Frasi che contengono discriminazioni, esclusioni, molestie, rese visibili e condannate nella campagna lanciata dall’Ateneo in occasione della Giornata internazionale della donna. Manifesti appesi in questi giorni in 19 sedi dell’Università fra Trento e Rovereto, segnalibri tematici nelle biblioteche di Ateneo, volantini affissi nelle bacheche per promuovere il servizio della Consigliera di fiducia. Con la campagna #finiscequi l’Ateneo prende posizione anche sui social. La prorettrice Poggio: «Un’azione di sensibilizzazione rivolta dentro e fuori l’Ateneo»
#finiscequi: un hashtag evocativo che richiama un impegno. Quello di rifiutare d’ora in poi ogni affermazione lesiva basata su genere, etnia, orientamento sessuale, disabilità, età, religione o altri fattori identitari. Si ispira a questo principio la campagna di comunicazione che l’Università di Trento ha lanciato all’interno delle proprie sedi accademiche e sui social istituzionali in occasione della Giornata internazionale della donna. Aule, sale lettura, laboratori e spazi comuni sono state allestite con manifesti in cui sono riportate frasi comuni, che ad una prima lettura appaiono neutre e inoffensive, ma che contestualizzate e specificate svelano discriminazioni, esclusioni, molestie. Frasi che possono causare disagio, escludere, discriminare, emarginare.
Per sensibilizzare su questo tema l’Ateneo ha ideato e stampato centinaia di locandine con una trentina di soggetti diversi, oltre a qualche migliaio di segnalibri, in distribuzione nelle varie sedi delle biblioteche universitarie. A questi materiali si aggiungono i volantini da appendere sulle bacheche con il talloncino da staccare per conservare il numero di telefono del servizio della Consigliera di fiducia di Ateneo.
La campagna – «Ma su, fattela una risata, no? Era solo una battuta! Non si può proprio più dire niente! Sono frasi che spesso si pensano o si sentono dire ad alta voce. Prestare attenzione alle parole è un esercizio complesso, quotidiano, che richiede lo sforzo di mettersi nei panni della persona a cui quella “battuta” viene rivolta – si legge nella presentazione della campagna sul sito di Ateneo alla pagina unitn.it/finiscequi – . Riflettere sulle frasi che pronunciamo, sui significati espliciti o impliciti che acquistano, è quindi una pratica indispensabile, il primo passo per costruire uno spazio di studio e lavoro inclusivo e aperto».

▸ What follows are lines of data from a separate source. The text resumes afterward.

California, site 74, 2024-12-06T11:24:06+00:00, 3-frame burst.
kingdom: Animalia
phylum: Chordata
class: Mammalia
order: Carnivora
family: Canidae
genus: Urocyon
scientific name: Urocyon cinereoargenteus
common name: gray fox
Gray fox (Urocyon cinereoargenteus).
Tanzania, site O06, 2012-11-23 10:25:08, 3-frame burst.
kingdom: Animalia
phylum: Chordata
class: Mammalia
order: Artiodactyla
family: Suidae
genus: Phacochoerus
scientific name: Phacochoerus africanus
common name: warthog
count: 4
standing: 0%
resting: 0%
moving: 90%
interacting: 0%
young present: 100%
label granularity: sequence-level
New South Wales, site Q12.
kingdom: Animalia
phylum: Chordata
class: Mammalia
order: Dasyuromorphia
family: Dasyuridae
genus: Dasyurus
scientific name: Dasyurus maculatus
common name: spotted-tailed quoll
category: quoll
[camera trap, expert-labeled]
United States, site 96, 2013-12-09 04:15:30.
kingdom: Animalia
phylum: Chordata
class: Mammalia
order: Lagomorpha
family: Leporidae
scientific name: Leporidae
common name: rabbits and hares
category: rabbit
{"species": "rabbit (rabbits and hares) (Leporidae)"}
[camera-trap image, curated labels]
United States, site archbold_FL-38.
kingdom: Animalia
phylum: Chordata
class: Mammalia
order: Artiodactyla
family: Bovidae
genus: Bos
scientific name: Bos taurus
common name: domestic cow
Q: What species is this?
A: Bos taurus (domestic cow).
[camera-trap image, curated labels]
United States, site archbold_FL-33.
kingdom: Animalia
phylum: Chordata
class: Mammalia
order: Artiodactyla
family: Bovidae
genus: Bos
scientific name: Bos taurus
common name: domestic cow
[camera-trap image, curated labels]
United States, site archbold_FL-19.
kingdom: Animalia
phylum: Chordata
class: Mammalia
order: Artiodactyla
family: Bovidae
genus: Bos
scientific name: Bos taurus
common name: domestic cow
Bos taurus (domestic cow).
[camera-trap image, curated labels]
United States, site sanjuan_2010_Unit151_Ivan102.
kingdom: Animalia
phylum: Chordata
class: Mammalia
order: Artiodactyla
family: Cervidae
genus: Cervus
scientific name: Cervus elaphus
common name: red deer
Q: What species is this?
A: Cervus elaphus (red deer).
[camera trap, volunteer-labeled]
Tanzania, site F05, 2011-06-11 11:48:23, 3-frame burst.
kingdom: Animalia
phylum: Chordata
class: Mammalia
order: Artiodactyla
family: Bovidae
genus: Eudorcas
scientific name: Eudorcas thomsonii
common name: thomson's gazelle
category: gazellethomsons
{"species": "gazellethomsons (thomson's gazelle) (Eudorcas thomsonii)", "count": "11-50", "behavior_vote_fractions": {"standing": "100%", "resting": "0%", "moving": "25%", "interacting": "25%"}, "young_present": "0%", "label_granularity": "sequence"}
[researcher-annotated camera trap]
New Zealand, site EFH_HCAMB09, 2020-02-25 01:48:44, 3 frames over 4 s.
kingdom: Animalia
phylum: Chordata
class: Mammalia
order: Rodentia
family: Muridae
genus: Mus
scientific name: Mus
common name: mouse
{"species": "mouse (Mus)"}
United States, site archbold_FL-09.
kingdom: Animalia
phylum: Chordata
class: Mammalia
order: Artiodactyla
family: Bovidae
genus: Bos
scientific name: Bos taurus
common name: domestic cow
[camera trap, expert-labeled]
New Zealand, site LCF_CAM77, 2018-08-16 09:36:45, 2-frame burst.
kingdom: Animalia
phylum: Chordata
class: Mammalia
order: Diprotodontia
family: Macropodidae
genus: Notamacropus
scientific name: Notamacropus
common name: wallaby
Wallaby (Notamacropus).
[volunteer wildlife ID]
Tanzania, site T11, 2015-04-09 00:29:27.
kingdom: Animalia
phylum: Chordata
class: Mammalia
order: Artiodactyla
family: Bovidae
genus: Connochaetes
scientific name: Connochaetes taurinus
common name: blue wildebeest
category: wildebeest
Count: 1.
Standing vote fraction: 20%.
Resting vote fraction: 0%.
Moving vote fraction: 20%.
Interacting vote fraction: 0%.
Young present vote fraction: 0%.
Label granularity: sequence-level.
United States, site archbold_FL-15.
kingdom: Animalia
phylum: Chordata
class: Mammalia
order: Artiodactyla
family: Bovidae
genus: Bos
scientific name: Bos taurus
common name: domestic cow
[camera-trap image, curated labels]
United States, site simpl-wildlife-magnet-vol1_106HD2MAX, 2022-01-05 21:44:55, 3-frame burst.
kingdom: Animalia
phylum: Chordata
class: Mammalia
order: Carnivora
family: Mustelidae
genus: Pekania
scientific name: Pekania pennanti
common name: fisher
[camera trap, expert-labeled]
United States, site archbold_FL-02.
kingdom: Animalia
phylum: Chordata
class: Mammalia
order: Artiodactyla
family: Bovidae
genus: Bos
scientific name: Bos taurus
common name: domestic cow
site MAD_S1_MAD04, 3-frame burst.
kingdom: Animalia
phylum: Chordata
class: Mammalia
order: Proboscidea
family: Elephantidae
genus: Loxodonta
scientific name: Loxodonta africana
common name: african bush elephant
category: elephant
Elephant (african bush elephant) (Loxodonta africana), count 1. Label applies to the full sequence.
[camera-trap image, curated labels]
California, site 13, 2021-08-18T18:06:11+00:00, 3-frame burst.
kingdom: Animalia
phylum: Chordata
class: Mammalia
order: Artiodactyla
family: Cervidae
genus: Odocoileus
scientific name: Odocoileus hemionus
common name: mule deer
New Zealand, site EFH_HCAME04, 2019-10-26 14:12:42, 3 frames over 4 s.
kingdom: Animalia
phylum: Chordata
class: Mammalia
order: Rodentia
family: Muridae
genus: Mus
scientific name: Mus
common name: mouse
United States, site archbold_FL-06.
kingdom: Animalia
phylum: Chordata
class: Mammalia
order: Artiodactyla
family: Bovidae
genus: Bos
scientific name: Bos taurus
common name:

L’Università è una comunità, un’istituzione vocata alla formazione delle nuove generazioni, alla ricerca, alla conoscenza e al benessere lavorativo, un luogo in cui il contrasto ad ogni forma di discriminazione, il rispetto delle differenze e l’accoglienza devono trovare casa. Lo spiega la prorettrice per le politiche di equità e diversità, Barbara Poggio: «Negli ultimi anni l’Università ha lavorato in maniera significativa sul piano della parità di genere, ma anche del contrasto alla violenza e alle molestie. Ci è sembrato importante, oltre alle prese di posizione istituzionali, alle dimensioni più formali, sensibilizzare l’Ateneo e il territorio. Abbiamo pensato che una campagna di informazione potesse essere una delle risposte possibili a questa esigenza. Con questa campagna vogliamo dare un segnale forte: l’Ateneo cerca di evitare questo tipo di situazioni e invita la società tutta a porre attenzione all’uso del linguaggio».
La campagna di sensibilizzazione è un modo per svelare le discriminazioni contenute nel linguaggio quotidiano, ma anche per informare la comunità studentesca e accademica sulla possibilità di rivolgersi alla Consigliera di fiducia, una figura di supporto, interna all’Ateneo, che svolge un ruolo di ascolto e mediazione, garantendo riservatezza e anonimato. «È una figura a cui possono rivolgersi le persone che studiano e lavorano in Ateneo e che ritengano di aver subito situazioni di violenza, di molestie, di straining (stress forzato sul luogo di lavoro), di mobbing, di discriminazione. È importante che tutta la comunità accademica conosca questa opportunità. Per questo abbiamo pensato di predisporre dei volantini che vengono collocati nelle bacheche e che sono un elemento ulteriore di informazione».